The new sphere so captured Bill and his friend Paul Allen that they often skipped school. Soon, Gates wrote his first program that allowed the user to play tic-tac-toe with a computer.
The first job: Bill and Paul also managed to break into the reliable CCC system, so that their talents were noticed in the company. Soon the Computer Center Corporation invited the young men to work. Their task was to identify flaws in the security system, and in return, they received unlimited time to use the computer.
The young men got down to business with rapture. Day and night, they looked for gaps in the security system of IT networks and at the same time mastered the most modern computer systems.
When CCC went bankrupt in the early 1970s, the young geniuses already had solid programming experience, and so they quickly found work at Information Science, which invited them to write programs for compiling payrolls.

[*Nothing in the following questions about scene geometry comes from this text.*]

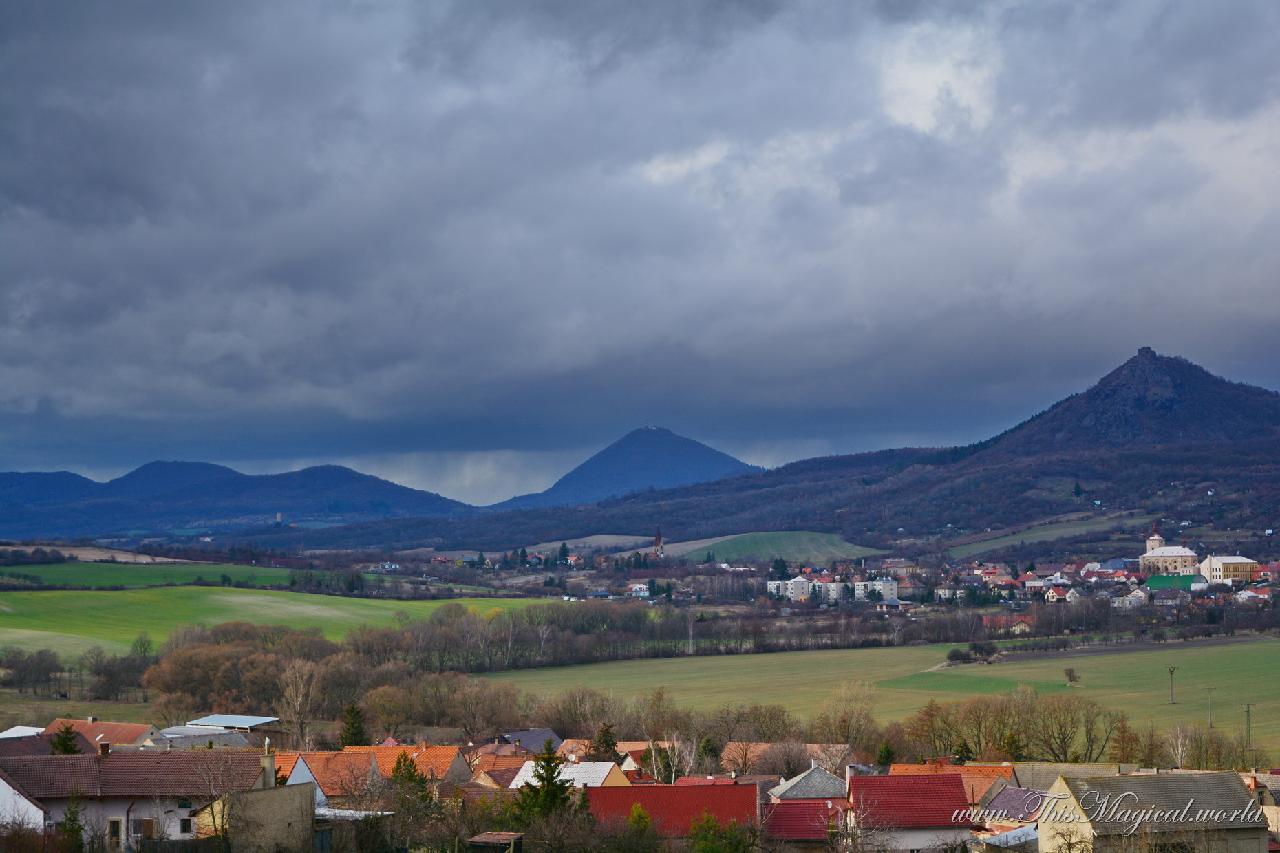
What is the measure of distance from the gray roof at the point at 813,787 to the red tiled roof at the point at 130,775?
65.1 ft

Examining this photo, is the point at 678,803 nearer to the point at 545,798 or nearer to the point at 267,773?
the point at 545,798

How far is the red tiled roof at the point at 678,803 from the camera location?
2046 inches

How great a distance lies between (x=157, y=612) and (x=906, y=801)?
117908 mm

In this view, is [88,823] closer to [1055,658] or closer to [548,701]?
[548,701]

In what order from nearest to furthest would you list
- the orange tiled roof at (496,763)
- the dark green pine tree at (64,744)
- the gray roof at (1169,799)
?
the gray roof at (1169,799) < the dark green pine tree at (64,744) < the orange tiled roof at (496,763)

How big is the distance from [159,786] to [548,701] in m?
52.8

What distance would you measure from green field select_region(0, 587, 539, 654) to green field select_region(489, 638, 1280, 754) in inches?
1295

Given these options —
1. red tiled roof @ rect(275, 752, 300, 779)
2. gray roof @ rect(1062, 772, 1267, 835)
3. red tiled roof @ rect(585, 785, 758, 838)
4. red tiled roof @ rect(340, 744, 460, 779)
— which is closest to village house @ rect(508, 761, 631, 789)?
red tiled roof @ rect(340, 744, 460, 779)

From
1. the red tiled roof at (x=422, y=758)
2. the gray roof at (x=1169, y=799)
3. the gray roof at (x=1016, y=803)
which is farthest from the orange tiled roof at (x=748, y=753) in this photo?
the gray roof at (x=1169, y=799)

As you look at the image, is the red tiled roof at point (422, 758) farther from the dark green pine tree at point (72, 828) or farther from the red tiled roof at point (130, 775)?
the dark green pine tree at point (72, 828)

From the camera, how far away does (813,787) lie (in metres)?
60.6

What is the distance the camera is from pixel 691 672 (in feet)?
424

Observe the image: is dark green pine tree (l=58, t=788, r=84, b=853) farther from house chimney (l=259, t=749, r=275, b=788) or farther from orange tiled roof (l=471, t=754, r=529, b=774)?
orange tiled roof (l=471, t=754, r=529, b=774)

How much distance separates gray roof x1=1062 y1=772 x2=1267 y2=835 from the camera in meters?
47.0
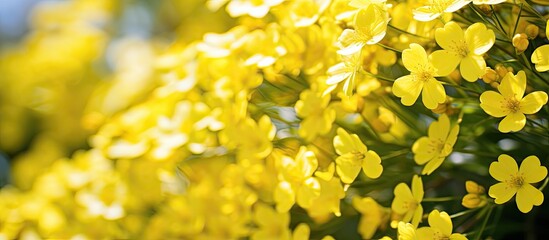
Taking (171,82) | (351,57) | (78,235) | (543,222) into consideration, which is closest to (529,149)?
(543,222)

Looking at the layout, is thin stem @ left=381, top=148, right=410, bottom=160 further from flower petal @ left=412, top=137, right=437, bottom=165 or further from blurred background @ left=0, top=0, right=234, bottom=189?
blurred background @ left=0, top=0, right=234, bottom=189

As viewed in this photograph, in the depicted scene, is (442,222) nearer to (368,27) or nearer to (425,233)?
(425,233)

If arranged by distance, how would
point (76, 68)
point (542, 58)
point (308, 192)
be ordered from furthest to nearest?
point (76, 68), point (308, 192), point (542, 58)

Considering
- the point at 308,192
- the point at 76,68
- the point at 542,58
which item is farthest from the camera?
the point at 76,68

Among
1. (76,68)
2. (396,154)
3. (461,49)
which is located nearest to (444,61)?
(461,49)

The first serious incomes: In 10th grade, Bill taught computer science at school, sometimes receiving orders from large companies and earning good money. At 17, Gates and Allen created a traffic analysis program and founded Traf-O-Data to distribute their development. So they earned $20,000.

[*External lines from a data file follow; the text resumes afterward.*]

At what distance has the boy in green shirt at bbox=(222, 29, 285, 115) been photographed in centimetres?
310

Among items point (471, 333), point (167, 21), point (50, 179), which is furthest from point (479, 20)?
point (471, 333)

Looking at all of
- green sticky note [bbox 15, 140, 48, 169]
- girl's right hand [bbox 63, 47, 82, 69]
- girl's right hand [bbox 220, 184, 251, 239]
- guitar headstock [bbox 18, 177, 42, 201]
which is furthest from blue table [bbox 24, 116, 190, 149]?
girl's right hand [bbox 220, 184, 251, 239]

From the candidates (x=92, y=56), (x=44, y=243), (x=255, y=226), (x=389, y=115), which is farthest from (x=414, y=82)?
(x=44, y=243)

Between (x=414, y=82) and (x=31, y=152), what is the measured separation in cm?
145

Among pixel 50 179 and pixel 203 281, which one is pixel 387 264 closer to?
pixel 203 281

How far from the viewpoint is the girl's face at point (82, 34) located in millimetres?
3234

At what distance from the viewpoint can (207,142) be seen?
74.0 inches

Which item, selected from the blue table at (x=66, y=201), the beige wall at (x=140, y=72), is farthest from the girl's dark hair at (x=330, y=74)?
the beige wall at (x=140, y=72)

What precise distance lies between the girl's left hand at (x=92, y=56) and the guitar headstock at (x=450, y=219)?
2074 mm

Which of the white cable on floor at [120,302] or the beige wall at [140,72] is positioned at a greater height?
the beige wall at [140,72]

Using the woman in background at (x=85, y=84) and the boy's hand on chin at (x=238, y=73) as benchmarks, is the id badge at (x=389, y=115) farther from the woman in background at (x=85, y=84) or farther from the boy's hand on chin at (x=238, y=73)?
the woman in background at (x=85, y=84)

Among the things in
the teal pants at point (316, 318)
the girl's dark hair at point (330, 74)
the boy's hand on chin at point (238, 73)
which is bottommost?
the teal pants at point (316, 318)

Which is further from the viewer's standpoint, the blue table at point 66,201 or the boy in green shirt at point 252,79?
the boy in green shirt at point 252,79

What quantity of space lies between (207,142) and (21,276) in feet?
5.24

Another major project, which took almost a year to complete, was the development of a package of energy distribution programs for the Bonneville Dam. The boys received $30,000 for this.

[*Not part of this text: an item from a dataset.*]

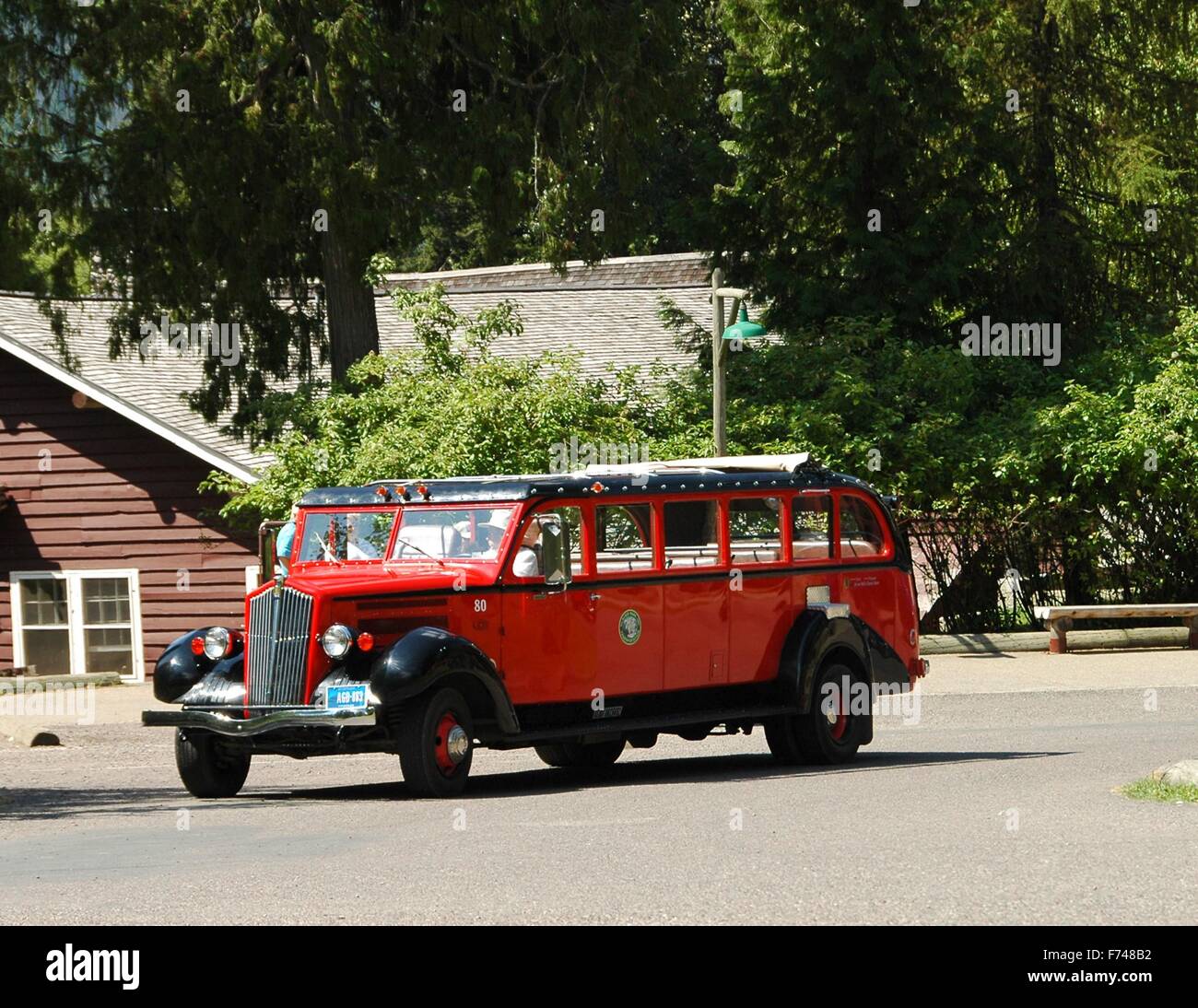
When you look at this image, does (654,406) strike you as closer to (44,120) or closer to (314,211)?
(314,211)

Collaboration with MITS: In 1973, Gates entered Harvard, from where he was expelled in 1975. The young man skipped classes because the theory was not as interesting to him as practice.
In 1975, Allen read in a magazine about the first mass-market Altair microcomputer that MITS had built. However, the machine did not have software, and the young people realized that this was their chance.
Gates, who called MITS, had to lie that he and a partner had already created the BASIC programming language for the company’s brainchild. The proposal interested the tech giant, and therefore the friends were forced to create software for Altair from scratch in a month and a half, having only school computers at their disposal. The machine accepted Allen and Gates’ design, so MITS entered into a cooperative agreement with them.
Microsoft: Two months later, Allen, then 22, and Gates, 20, founded Microsoft (originally Micro-Soft). The young people did not have the money to hire a large staff, so the manager was Gates’s mother, who had previously served as a board member of a financial and telecommunications company. Success did not come at once as the first five customers went bankrupt.
MS-DOS: In 1980, Microsoft received an order from IBM for an operating system for the first PC. Gates initially refused, since he did not have his system, but then he was forced to agree because IBM could not agree with anyone else.
Bill bought the Q-DOS operating system already developed from Tim Paterson for $50,000, then adapted it to IBM and sold it to the company for the same money under the name MS-DOS. Microsoft now owned the rights to it, so it could sell the operating system to other companies which made computers.